Eighteen patients with evidence of SARS-CoV-2 infection contained CHIKV IgM in their sera (Table 1). These patients had CHIKV PRNT₉₀ titers ranging from 20 to 1280. Six of these patients also contained CHIKV RNA (Genbank Accession Nos. OL440054-OL440059). The number of CHIKV RNA-positive patients is likely an underestimate because the sera were transported to Iowa State University on ice packs instead of dry ice, which is not sold in Guerrero. Of the 18 CHIKV IgM-positive patients, two patients had confirmed acute SARS-CoV-2 infections, seven had probable acute or recent SARS-CoV-2 infections, and nine had probable past SARS-CoV-2 infections. The two CHIKV IgM-positive patients with confirmed acute SARS-CoV-2 infections were negative for CHIKV RNA. One patient was a 24-year-old man who developed symptoms in May 2020. The other patient was a 62-year-old man with illness onset in July 2020.

Sera from 16 patients contained flavivirus antigen (Table 2). Of these, one patient had a confirmed acute SARS-CoV-2 infection, 10 had probable acute or recent SARS-CoV-2 infections, and five had probable past SARS-CoV-2 infections. The flaviviruses responsible for the infections were DENV1 (two patients), DENV2 (five patients), DENV3 (three patients), ZIKV (three patients), and an undetermined flavivirus (three patients). The patient that contained both SARS-CoV-2 RNA and flavivirus antigen was seropositive for DENV1. The patient was a 40-year-old woman who developed symptoms in June 2020. Of the 10 flavivirus antigen-positive patients with probable acute or recent SARS-CoV-2 infections, one patient was seropositive for DENV1, three were seropositive for DENV2, two were seropositive for DENV3, two were seropositive for ZIKV, and two had antibodies to an undetermined flavivirus.

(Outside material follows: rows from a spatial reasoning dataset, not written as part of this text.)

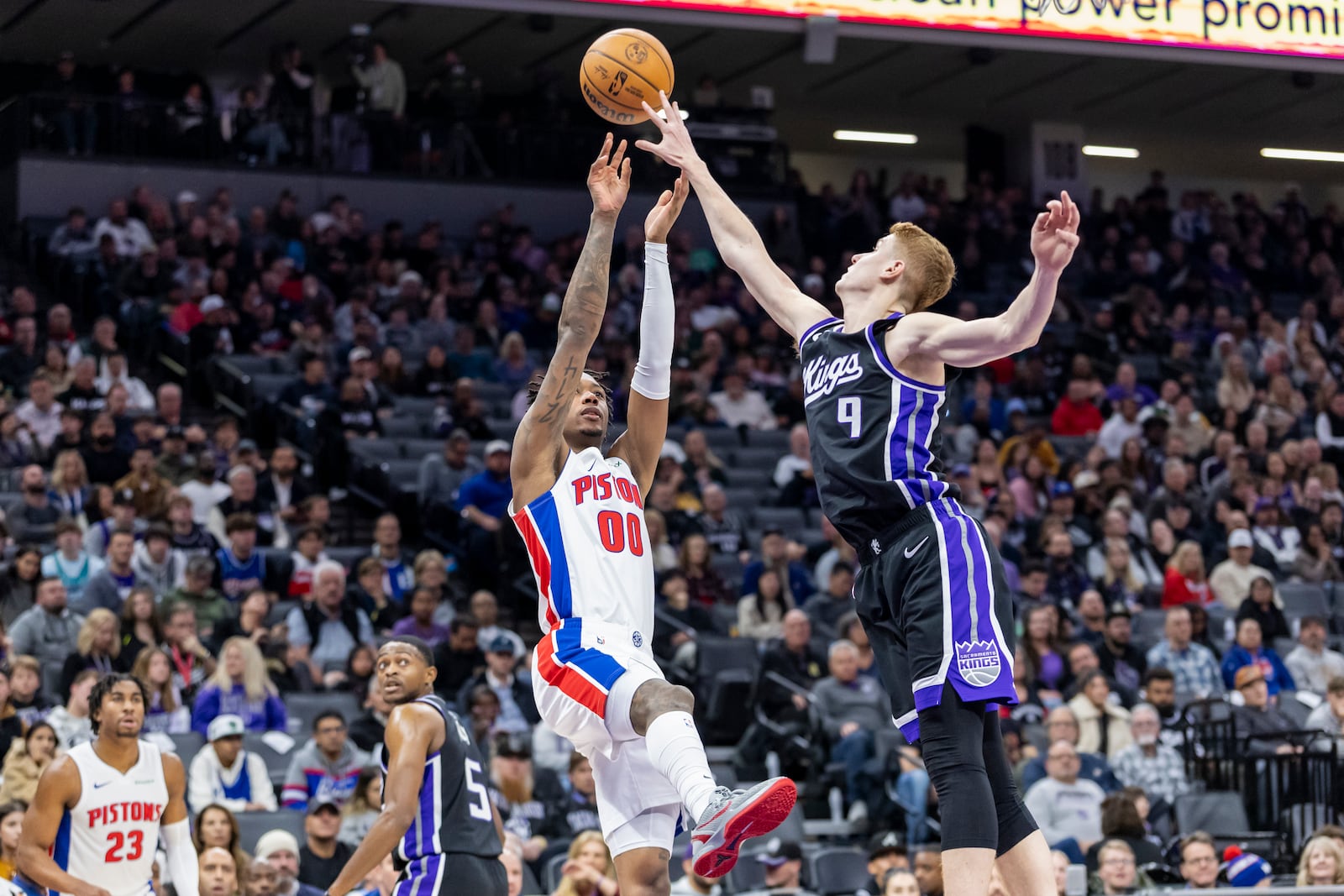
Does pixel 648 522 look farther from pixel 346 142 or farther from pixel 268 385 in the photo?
pixel 346 142

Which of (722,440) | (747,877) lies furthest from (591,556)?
(722,440)

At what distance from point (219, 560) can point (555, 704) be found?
845 centimetres

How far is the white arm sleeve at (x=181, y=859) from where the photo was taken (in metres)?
7.70

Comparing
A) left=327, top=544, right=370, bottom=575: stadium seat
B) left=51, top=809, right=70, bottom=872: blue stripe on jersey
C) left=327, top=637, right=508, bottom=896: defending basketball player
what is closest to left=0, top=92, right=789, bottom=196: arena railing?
left=327, top=544, right=370, bottom=575: stadium seat

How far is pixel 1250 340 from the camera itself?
2178 centimetres

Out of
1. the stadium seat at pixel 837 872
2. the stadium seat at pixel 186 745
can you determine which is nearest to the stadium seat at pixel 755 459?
the stadium seat at pixel 837 872

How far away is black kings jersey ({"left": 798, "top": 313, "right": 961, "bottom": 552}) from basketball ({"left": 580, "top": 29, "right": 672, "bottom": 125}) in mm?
1509

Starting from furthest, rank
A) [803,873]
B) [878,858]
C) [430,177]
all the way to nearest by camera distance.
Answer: [430,177] → [803,873] → [878,858]

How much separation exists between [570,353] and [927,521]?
4.65ft

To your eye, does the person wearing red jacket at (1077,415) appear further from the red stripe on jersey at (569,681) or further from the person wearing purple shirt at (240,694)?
the red stripe on jersey at (569,681)

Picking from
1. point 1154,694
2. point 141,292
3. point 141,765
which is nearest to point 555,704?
point 141,765

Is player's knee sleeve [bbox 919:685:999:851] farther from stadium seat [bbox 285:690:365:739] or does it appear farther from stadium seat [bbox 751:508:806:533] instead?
stadium seat [bbox 751:508:806:533]

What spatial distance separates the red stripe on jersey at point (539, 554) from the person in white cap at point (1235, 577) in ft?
36.0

Our data indicate that a subset of patients had concurrent or close sequential infections between SARS-CoV-2 and various arboviruses—namely CHIKV, DENV1, DENV2, DENV3, and ZIKV. Other studies have reported patients with concurrent SARS-CoV-2 and DENV infections.^9–17 Most patients had DENV1 infections, but others had DENV2 or DENV3 infections. To the best of our knowledge, coinfections or close sequential infections between SARS-CoV-2 and CHIKV or ZIKV have not been reported. None of the patients with acute SARS-CoV-2 infections in Angola in 2021 had evidence of CHIKV or ZIKV infection.¹⁶ Coinfections were not reported during the concurrent outbreaks of SARS-CoV-2, CHIKV, DENV, and ZIKV in Espírito Santo State, Brazil, in 2020.¹⁸

In conclusion, we report apparent concurrent and close sequential infections between SARS-CoV-2 and select arboviruses in Guerrero, Mexico. SARS-CoV-2 and the arboviruses under investigation produce overlapping clinical manifestations (i.e., fever, headache, fatigue, and myalgia), complicating the diagnosis of coinfections.^19,20 There is also considerable overlap in the laboratory characteristics associated with SARS-CoV-2 and DENV infections (i.e., thrombocytopenia, lymphopenia, leukopenia, and elevated liver enzymes).²⁰ Failure to identify coinfections can adversely affect patient outcomes due to delays in the implementation of disease-specific treatments, such as the isolation of COVID-19 patients and the venous hydration of dengue patients. Our findings underscore the important need to perform differential diagnosis in regions where these viruses cocirculate. Prospective epidemiological studies are needed to determine whether SARS-CoV-2 potentiates infections with arboviruses or vice versa.